There is also the problem that media that spent proportionally as much time on harm would have no audience. A media outlet that spent as much time proportionally on the deaths caused by the woodchippering of USAID in comparison to deaths caused by Benghazi, that spent the proportional time on the constitutional harms of DOGE as the constitutional harms of allowing Biden to forgive a portion of student loans, would have no audience; it would seem insane to the viewer. The harms from one side are so much larger that proportional coverage of the harms fails. That media outlet would fail unless it were sustained by generous donors who were not interested in return on investment.

Perhaps you imagine that on these panel shows you imagine these pundits calling each other out for past mistakes, offering a chance for people to grapple with the reality of these situations instead of the endless abstraction, but would you call your friend out in front of millions (or thousands at least, cable news ratings can be brutal)? Also, if you travel too far down this path, you end up recreating Crossfire, and I cannot believe that we need to reinvent Crossfire.

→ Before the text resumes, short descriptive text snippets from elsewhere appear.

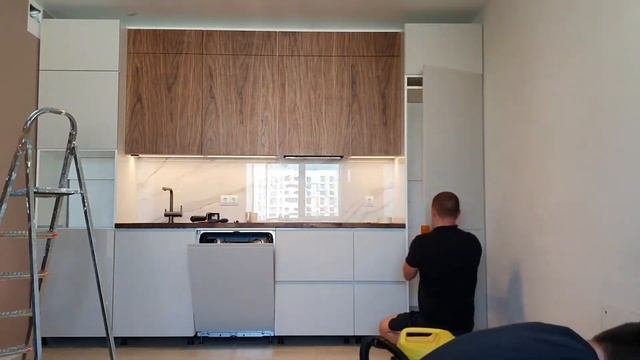 Кухня магазина икея IKEA смотреть онлайн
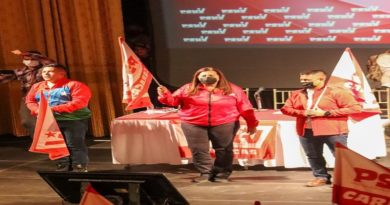 Este viernes inician asambleas para renovación de estructuras del PSUV en Caracas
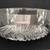 Silver Wave Crystal Bowl by Fumio Sasa for Hoya 2 thumbnail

None of this excuses the many examples of the media going out of its way to avoid describing the simple reality of what Trump has said and done and the implications of those things. Huge swaths of the media still have a pathological need to adopt an above-the-fray voice that tries to describe things, even insane things, in a way in which they do not sound insane. If, for example, they introduced Donald Trump in their articles as "Donald Trump, president of the United States, felon, and sexual predator," it would sound insane, despite the reality. If half the American voters love getting pissed on and being told it's raining, how much time can you spend discussing the fact that they are being pissed on?